Prof Biedrzycki explained: “He could have died at any time, without a stressful situation. But any additional stress would have made his heart beat harder and faster, which would have put him at risk of having a sudden heart arrhythmia.
“He might have died in any event at any time, but the jury have to consider the whole of the circumstances.”
Judge Richard Griffith-Jones asked whether, given the stressful situation of the banging on the window and the physical exertion of swinging the broom, he was able to say which of the events was most likely to have caused Bill’s heart failure.

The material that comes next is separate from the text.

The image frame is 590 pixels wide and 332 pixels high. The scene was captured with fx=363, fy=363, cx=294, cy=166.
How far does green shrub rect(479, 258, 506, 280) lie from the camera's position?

He responded: “I am not. If you are exerting yourself physically and are emotionally distressed, both could raise your heartbeat, but I can’t apportion it.
“With his level of heart disease, even if it was just the emotional stress he could have had heart failure.”
The judge put to him that if the emotional upset did not precipitate it, and it only happened after the physical exertion, would it be fair to say it was more likely to be that which caused it rather than the stress.
But Prof Biecrzycki said: “It’s hard to say. The heart was required to beat faster, but it only had limited capacity. I don’t think I can tease that out for you.
“If he had collapsed an hour after the event, I don’t think any of us would be here today.” The trial continues.